Please pull out every line of the entries below that contains the string "sponsor", matching its case exactly.

□ □ □ □

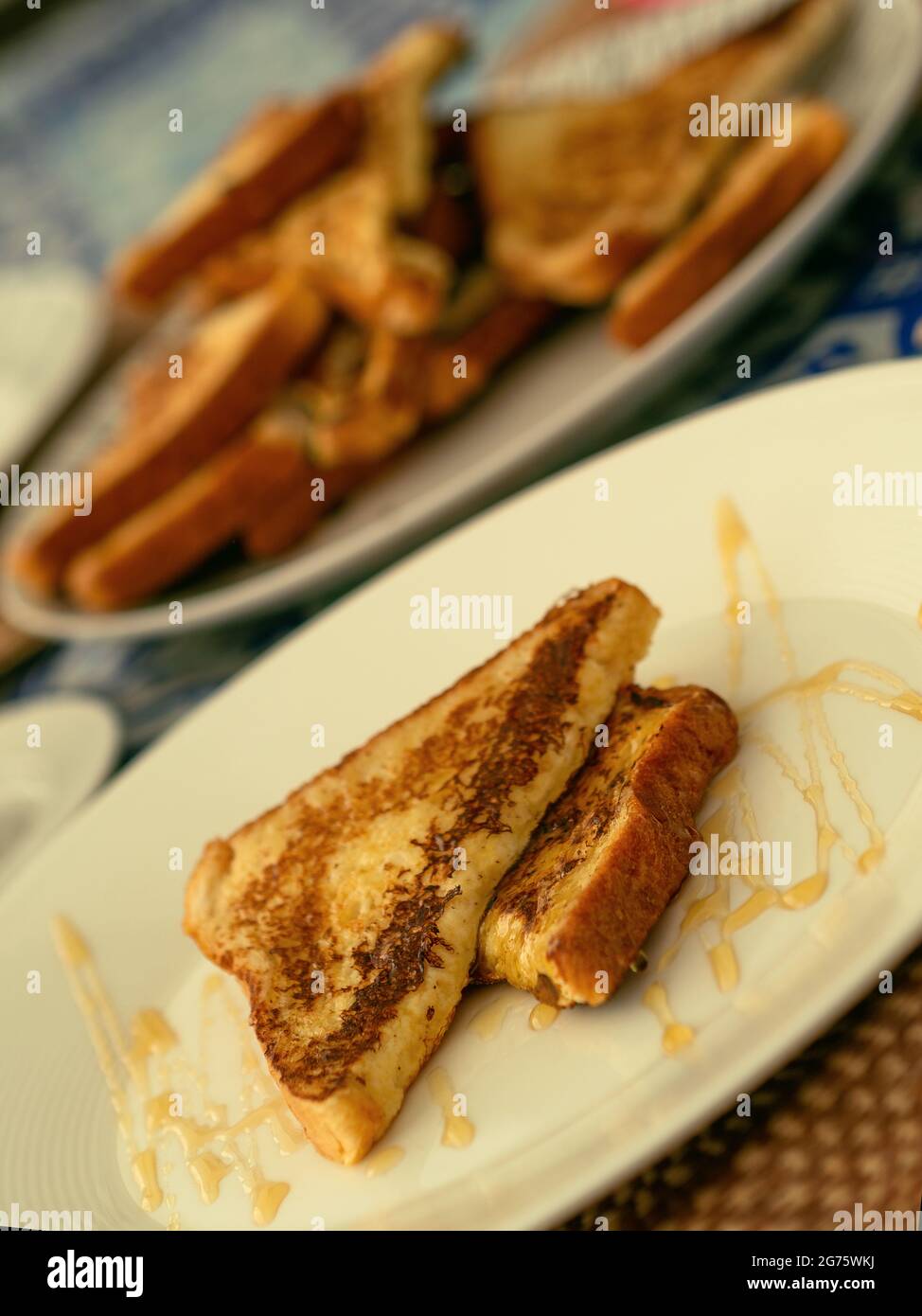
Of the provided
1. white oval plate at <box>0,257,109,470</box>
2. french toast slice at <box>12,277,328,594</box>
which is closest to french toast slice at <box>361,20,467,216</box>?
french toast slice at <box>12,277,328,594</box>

□ □ □ □

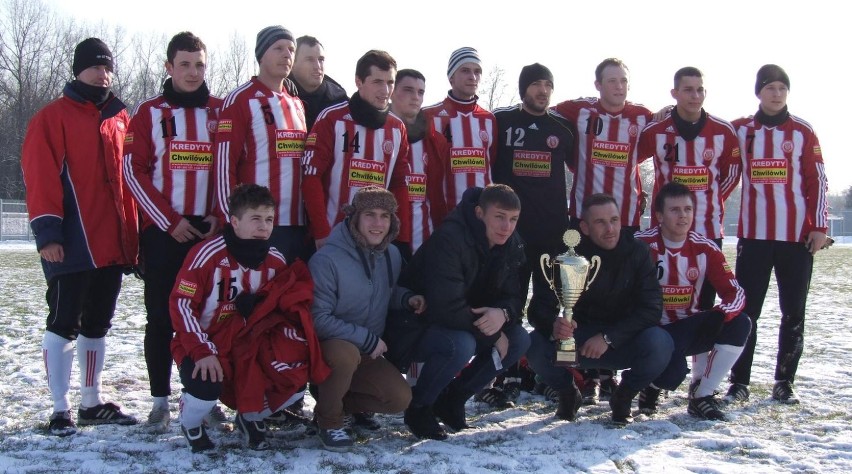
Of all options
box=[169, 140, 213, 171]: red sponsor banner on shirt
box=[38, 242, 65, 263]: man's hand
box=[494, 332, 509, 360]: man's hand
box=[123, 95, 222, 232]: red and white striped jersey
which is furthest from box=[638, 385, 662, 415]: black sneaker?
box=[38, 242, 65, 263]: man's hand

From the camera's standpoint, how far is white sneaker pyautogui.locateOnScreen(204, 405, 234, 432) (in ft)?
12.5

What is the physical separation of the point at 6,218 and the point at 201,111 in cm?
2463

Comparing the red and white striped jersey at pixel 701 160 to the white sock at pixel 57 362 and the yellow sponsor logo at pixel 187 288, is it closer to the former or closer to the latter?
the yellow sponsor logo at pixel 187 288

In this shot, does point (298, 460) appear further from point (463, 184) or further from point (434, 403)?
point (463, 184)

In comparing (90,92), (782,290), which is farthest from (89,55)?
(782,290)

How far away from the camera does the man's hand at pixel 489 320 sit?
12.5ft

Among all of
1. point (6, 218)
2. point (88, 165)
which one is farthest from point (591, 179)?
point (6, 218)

□ □ □ □

FULL ANSWER =>
box=[169, 140, 213, 171]: red sponsor banner on shirt
Comparing the red and white striped jersey at pixel 701 160 to the white sock at pixel 57 362 and the yellow sponsor logo at pixel 187 288, is it closer to the former or closer to the latter?
the yellow sponsor logo at pixel 187 288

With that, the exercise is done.